Image du film Hansel (mars 2013) © Sonia Marques

La chanson de Daniel Balavoine est à l'honneur dans le film de Gavras, elle questionne également les prêcheurs...

La vie ne m'apprend rien
Je voulais juste un peu parler, choisir un train
La vie ne m'apprend rien
J'aimerais tellement m'accrocher, prendre un chemin
Prendre un chemin

Mais je n'peux pas, je n'sais pas
Et je reste planté là
Les lois ne font plus les hommes
Mais quelques hommes font la loi
Et je n'peux pas, je n'sais pas
Et je reste planté là

A ceux qui croient que mon argent endort ma tête
Je dis qu'il ne suffit pas d'être pauvre pour être honnête
Ils croient peut-être que la liberté s'achète
Que reste-t-il des idéaux sous la mitraille
Quand les prêcheurs sont à l'abri de la bataille
La vie des morts n'est plus sauvée par des médailles

Dans son film, c'est dans un projet de vie, simple et non grandiloquent et ironique, que Danny  va tordre le cou à l'oseille facile, dont les caïds ne savent plus que faire (dans les décors filmés somptueusement décadents de la cité du Pont-de-Sèvre, emblématique de la fin des Trente Glorieuses en France et de la Costa Blanca en Espagne, avec Benidorm, ville touristique vorace) Son ambition : distributeur officiel de la franchise « Mister Freeze » sur le territoire marocain, cette marque de bâtonnets de glaces à l'eau sucrés créée en 1973 par LEAF à Chicago et vendue en France depuis 1973. Pour rester dans le rêve d'un enfant, de ce bonhomme de neige télévisuel (chacun son rêve de neige, sa boule de Noël). Dans ce film, les enfants et les adultes sont des pieds nickelés, une expression pour ceux qui ne veulent pas agir, les paresseux, les médiocres malfaiteurs. Filous, hâbleurs, indolents, pas fiables... mais sympathiques. Encore un souvenir, cette fois-ci, je devais avoir 5 ans, lorsque je découvre cette fameuse BD française, "Les pieds nickelés" de 1903, avec Croquignol, Filochard et Ribouldingue, je savais lire, et le remarquant on me donna cette BD d'adultes à lire, lors de mes vacances au club Mickey, au bord de la mer. Être en apprentissage de l'écrit en même temps que des pieds nickelés est fondateur de la compréhension de la société de l'information populaire, dans laquelle on est projeté.
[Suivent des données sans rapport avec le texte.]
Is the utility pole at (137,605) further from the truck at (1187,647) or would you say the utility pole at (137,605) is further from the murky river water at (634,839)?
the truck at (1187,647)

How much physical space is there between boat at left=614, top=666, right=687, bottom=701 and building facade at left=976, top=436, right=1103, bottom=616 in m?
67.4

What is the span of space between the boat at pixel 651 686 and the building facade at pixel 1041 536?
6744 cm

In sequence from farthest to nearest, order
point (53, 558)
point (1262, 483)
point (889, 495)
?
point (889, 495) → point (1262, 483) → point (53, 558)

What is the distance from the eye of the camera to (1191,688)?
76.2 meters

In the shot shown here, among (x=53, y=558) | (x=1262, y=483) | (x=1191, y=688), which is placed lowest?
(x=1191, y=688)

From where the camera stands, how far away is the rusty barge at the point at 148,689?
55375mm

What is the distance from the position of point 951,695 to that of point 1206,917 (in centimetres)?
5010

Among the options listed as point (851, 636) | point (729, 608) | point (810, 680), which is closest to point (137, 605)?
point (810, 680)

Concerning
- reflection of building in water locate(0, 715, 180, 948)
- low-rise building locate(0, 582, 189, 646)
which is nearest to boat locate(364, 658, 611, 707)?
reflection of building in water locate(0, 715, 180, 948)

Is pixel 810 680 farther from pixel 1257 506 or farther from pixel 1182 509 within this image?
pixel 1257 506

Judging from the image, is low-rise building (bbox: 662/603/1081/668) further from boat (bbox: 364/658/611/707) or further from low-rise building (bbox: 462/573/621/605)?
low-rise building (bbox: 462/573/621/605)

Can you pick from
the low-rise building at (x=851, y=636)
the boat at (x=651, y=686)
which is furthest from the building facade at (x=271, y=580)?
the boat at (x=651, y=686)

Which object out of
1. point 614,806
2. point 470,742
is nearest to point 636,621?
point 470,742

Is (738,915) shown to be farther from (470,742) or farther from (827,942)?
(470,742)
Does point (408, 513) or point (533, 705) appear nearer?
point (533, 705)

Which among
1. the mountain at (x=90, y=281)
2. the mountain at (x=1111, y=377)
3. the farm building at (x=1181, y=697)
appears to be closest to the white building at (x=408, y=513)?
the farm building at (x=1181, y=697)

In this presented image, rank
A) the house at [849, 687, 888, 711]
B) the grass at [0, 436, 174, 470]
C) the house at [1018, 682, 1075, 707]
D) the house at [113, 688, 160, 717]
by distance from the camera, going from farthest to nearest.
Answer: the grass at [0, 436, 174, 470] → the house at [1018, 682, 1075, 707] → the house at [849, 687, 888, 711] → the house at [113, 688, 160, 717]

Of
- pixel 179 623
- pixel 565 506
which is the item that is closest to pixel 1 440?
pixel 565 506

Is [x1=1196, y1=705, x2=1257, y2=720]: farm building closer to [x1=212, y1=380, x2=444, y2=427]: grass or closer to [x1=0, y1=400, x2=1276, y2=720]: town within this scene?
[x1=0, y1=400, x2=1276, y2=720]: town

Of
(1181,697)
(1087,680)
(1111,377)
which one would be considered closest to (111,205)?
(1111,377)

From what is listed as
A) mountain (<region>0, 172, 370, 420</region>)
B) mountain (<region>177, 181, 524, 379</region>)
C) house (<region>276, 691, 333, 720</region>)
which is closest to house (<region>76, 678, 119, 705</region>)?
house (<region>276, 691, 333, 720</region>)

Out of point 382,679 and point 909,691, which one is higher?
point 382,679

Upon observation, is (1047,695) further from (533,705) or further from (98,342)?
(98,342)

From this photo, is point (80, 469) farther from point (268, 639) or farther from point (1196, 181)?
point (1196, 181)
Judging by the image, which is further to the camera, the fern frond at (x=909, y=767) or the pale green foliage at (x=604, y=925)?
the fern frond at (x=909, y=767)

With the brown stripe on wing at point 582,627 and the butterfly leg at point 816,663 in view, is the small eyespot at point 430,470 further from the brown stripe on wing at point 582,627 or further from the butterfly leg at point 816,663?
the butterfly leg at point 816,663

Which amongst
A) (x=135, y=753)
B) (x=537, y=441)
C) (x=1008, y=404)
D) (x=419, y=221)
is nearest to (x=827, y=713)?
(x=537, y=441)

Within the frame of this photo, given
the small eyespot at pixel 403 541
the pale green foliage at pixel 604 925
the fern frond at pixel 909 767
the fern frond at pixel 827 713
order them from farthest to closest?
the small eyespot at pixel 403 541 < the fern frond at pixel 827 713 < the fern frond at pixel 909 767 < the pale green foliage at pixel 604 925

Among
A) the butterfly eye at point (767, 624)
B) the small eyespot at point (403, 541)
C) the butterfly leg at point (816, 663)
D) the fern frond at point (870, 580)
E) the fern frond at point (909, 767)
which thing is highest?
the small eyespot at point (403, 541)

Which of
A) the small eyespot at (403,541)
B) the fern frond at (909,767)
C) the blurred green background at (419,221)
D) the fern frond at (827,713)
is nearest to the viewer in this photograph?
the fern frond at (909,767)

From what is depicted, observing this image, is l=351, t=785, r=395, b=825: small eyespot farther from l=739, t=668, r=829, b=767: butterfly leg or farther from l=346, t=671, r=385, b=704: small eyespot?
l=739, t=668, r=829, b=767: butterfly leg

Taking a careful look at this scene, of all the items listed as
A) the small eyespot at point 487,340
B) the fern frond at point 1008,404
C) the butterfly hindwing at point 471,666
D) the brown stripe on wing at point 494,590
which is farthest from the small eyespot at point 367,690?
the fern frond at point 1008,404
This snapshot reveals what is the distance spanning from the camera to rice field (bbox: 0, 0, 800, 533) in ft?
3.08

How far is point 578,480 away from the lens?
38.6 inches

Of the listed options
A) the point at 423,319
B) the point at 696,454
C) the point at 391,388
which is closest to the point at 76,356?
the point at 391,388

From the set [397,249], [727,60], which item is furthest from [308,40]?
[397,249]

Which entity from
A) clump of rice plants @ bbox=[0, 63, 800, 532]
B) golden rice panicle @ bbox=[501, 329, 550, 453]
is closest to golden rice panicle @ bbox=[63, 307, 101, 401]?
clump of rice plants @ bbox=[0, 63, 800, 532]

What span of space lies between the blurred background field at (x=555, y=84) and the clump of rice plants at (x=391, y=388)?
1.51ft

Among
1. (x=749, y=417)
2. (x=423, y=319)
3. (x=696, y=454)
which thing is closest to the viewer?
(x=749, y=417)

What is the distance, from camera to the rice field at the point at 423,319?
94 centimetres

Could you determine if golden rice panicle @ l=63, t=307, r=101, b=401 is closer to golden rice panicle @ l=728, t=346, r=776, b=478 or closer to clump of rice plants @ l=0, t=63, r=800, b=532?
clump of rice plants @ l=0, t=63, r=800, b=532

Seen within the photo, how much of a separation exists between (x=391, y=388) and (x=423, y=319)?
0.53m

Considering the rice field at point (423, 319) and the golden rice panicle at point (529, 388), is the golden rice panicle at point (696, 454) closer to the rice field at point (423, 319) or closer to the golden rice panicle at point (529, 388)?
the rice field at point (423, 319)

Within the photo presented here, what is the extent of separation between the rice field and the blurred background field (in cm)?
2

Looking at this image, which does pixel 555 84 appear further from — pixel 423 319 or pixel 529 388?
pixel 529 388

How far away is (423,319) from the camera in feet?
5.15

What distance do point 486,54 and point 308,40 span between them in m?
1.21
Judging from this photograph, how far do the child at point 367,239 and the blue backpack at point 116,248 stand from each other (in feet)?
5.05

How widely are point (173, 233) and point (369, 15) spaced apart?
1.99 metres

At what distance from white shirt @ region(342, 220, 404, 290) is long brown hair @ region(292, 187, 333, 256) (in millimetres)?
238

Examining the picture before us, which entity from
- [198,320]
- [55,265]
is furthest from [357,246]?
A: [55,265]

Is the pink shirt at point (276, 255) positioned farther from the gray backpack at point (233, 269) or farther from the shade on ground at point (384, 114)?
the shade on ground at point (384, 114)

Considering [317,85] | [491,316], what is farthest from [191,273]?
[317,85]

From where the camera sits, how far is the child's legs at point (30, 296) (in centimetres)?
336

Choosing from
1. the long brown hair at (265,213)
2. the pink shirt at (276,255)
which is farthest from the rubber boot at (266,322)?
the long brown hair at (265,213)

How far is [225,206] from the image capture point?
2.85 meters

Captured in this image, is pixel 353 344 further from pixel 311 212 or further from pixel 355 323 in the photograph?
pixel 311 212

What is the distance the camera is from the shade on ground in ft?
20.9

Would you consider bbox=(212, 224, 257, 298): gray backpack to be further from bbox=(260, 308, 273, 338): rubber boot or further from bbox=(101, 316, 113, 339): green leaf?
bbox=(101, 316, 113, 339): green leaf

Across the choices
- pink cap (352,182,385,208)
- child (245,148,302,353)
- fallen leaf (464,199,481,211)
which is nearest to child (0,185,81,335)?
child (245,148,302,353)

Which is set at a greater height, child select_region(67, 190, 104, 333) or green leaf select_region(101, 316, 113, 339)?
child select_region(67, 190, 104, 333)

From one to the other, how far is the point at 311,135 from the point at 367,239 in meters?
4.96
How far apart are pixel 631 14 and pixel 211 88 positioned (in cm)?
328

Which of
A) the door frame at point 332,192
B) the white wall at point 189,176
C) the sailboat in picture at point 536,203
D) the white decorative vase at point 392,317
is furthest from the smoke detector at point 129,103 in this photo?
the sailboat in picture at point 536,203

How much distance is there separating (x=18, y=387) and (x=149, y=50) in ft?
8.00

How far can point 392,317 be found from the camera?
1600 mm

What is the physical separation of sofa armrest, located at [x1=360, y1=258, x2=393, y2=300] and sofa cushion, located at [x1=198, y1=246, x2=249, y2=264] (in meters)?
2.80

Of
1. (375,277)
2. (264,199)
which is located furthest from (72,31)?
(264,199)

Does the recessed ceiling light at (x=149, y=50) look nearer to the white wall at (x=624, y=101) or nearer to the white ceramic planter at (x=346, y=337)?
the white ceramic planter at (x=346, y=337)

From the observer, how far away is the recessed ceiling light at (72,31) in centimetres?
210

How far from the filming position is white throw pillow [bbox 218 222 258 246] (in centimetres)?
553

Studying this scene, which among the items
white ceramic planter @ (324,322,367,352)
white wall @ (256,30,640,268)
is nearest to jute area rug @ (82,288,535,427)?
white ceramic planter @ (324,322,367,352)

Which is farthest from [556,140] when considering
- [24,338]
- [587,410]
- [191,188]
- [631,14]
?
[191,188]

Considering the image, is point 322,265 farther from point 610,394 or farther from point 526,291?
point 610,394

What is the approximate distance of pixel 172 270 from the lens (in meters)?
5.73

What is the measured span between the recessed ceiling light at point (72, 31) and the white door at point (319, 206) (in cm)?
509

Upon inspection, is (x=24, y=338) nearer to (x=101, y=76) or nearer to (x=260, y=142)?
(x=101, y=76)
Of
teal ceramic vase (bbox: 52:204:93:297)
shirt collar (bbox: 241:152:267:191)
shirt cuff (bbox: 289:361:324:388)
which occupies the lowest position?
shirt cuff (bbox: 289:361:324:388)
C'est avec des Croquignols, des Filochards et des Ribouldingues chanceux qu'il faut s'intégrer !

Ce film à l'avantage, très graphique, de nous rappeler ce que l'humain drogué construit et détruit en un clin d’œil, un peu comme Le Loup de Wall Street, le film de Martin Scorsese (2013), ici, par des vues plongeantes et immersives nocturnes où s'animent des parcours de vie dissolues et clinquantes, faisant miroiter la vacuité, comme autant d'étoiles filantes, des appâts du gain, qui saturent l'espace pour combler le vide sidéral des impensés. Un monde d’orgueil affamé d'oseille. Éblouissant, aveuglant et idiot à souhait, bref un bon divertissement.

* Avertissement : Hansel est âpre et nu et ne divertit pas.